Students in Service and Leadership at Harvard

So, What's Next for the Women's Center? Literature & Action.


Located in the corner of the basement of Canaday B, the Harvard College Women's Center has had to deal with physical problems like constant pipe leakage, and other challenges like failing to reach or build awareness of its existence in a great number of students due to its obscure location, that seem like unreasonable challenges for a university with an over 30 billion dollar endowment, shrinking or not. The Office of BGLTQ student life has recently been able to move out of its basement dwelling into an aboveground home.
Following that upward trajectory for the Women's Center is going to take a greater understanding on the part of the University of the serious impact that space has on the ability to create and sustain community among students and administrators on campus.


Big Questions

Here are the guiding questions for the Action Research component of the project:

How do women's centers like HCWC best utilize their space on campus to build community among students, admins, and interns/student staff? 
What are common physical or other challenges across women's centers (examining off-campus site, another college's women's center) and how are they confronted similarly or differently?
 

A Review of the Existing Literature 

In the literature, service learning is connected to its ability to create community and establish relationships between students and other individuals. Beck (1998) discusses service and community involvement as an example of “cooperative learning,” which is seen as strengthening role and belonging through a variety of ways, including enhancing teamwork. This description of a cooperative community could similarly be applied to the community of the Women’s Center. This piece could help to explore the ways that community is constructed in the Women’s Center, and how students and administrators function as actors in this community. The impact of community service learning is extended in Holsapple (2012), where the effect of service learning on understanding diversity is explored. Further, Soria (2012) looks specifically at the effects of community service on sense of belonging in college students, an angle which is most relevant to my own interests with the women’s center. Soria also notes the benefits, both academic and beyond, of service work, including better relationships with faculty, better peer relationships, and increased understanding of social issues.
 
The student perspective is explored through literature that examines the motivations of students in service learning.
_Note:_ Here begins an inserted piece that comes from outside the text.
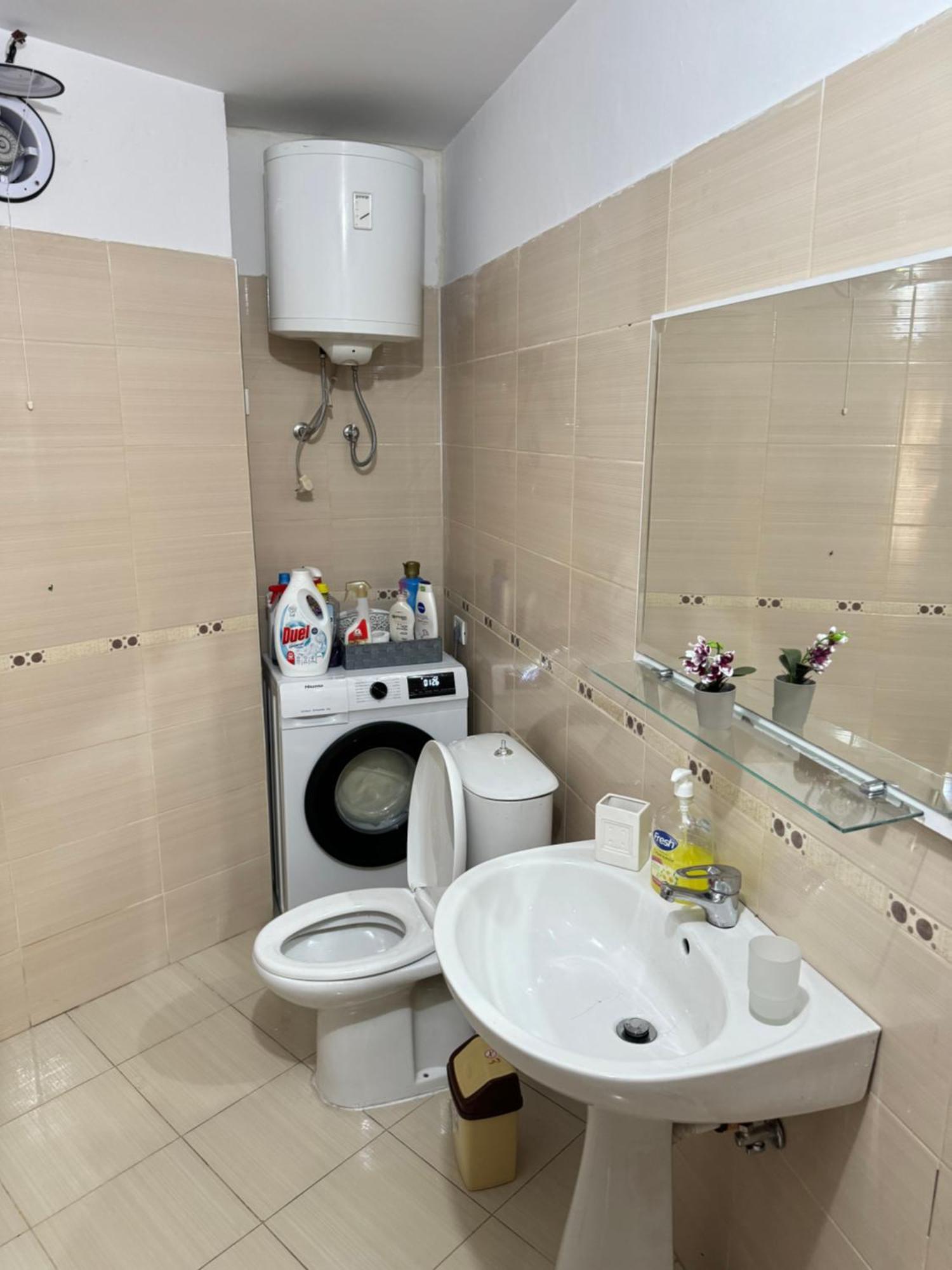 Tirana Centre Lions Gate 9 Apartment Exterior photo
Bowdon et al’s (2014) study is useful in understanding the feminist space that is the Women’s Center, which is dedicated to promoting women’s and gender issues. Bowdon notes that service learning is often associated with feminist pedagogies, and that a large proportion of students who engage in service learning are female (2014:61). Behind the motivations of students within such spaces, Bowdon argues, is the concept of “empathy” which should be understood as shaping the actions and expectations of students who are a part of the feminist service learning process (2014). How, then, does empathy or other emotional and personal factors affect student attitudes towards the service role of a Women’s Center internship, and how does this effect differ for students and administrators?
 
The intersection of student and a guidance figure is explored in Schmidt & Wolfe (2009), which describes and defines “mentor partnerships,” in which mentors guide, support, and create opportunities for the protege. Not only does the protege benefit from the concrete rewards of the relationships, but so too does the mentor, who may identify with the protege and feel accomplishment vicariously through the successes of the protege (Schmidt & Wolfe 2009). While administrators and students function often as mentor and protege, how does this particular relationship deviate from the structure of a mentor partnership? What qualities are gained, or lost? I hope to answer these questions that arise from the literature through my own study of the relationships between students and administrators in a women’s center service internship.
 
The space of campus women’s centers as a community space is also a key component of the creation of these relationships. deLa Pena examines the role of the campus-based women’s center as a “third space” between the public and private spheres, in which healing and concepts of belonging facilitate the work of changing the world on a social level, and promotes innovative forms of activism. Kasper notes that a few of the common obstacles that women’s centers face include funding, unsupportive university administration, and challenges of increasing visibility of the center. 
 
Given this body of literature, I hope that my action research can encompass a look into how current campus women’s centers navigate these existing challenges and build stronger relationships and community within the context of the university, and through what mechanisms this building happens.